=== ОТРЫВОК ДЛЯ ЧТЕНИЯ ===

####################

По мнению Платона, народ научается в театре воспринимать кажущееся вместо действительности и этим систематически приучается ко лжи, питается ложью и бессодержательными вымыслами и отвлекается от главной добродетели гражданина — честности и положительности. Чересчур развитое воображение и необузданная насмешка превращают в шутку истинные основы государства, губят самые прочные устои человеческого общества: брак, семью, общину — и покрывают грязью лучших и возвышеннейших людей в государстве, например его учителя Сократа.

«Хотя все это и было высказано 2300 лет тому назад, — замечает К. Боринский в своих лекциях о театре, — тем не менее в своей основе это те же самые доводы, на которые (и теперь) опирается государственная опека над театром». (См. «Театр», лекции Карла Боринского, перевод Б. В. Варнеке, изд. 1902 г.)

####################

=== ФРАГМЕНТ НАБОРА ДАННЫХ ===
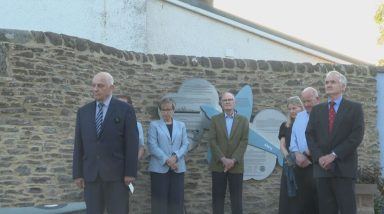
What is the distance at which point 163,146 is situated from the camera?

####################

=== ОБЯЗАТЕЛЬНОЕ ЗАДАНИЕ 1 ===
Какие прочные устои человеческого общества, согласно отрывку о театре, губят чересчур развитое воображение и необузданная насмешка? Назовите все.
=== ОБЯЗАТЕЛЬНОЕ ЗАДАНИЕ 2 ===
Кто, судя по отрывку о театре, перевел лекции Карла Боринского?
=== ОБЯЗАТЕЛЬНОЕ ЗАДАНИЕ 3 ===
Повторите из отрывка о театре ту часть, что открывается словами «По мнению Платона, народ» и завершается словами «его учителя Сократа.».

=== ГОТОВЫЙ ОТВЕТ 1 ===
Брак, семья, община.

=== ГОТОВЫЙ ОТВЕТ 2 ===
Б. В. Варнеке.

=== ГОТОВЫЙ ОТВЕТ 3 ===
По мнению Платона, народ научается в театре воспринимать кажущееся вместо действительности и этим систематически приучается ко лжи, питается ложью и бессодержательными вымыслами и отвлекается от главной добродетели гражданина — честности и положительности. Чересчур развитое воображение и необузданная насмешка превращают в шутку истинные основы государства, губят самые прочные устои человеческого общества: брак, семью, общину — и покрывают грязью лучших и возвышеннейших людей в государстве, например его учителя Сократа.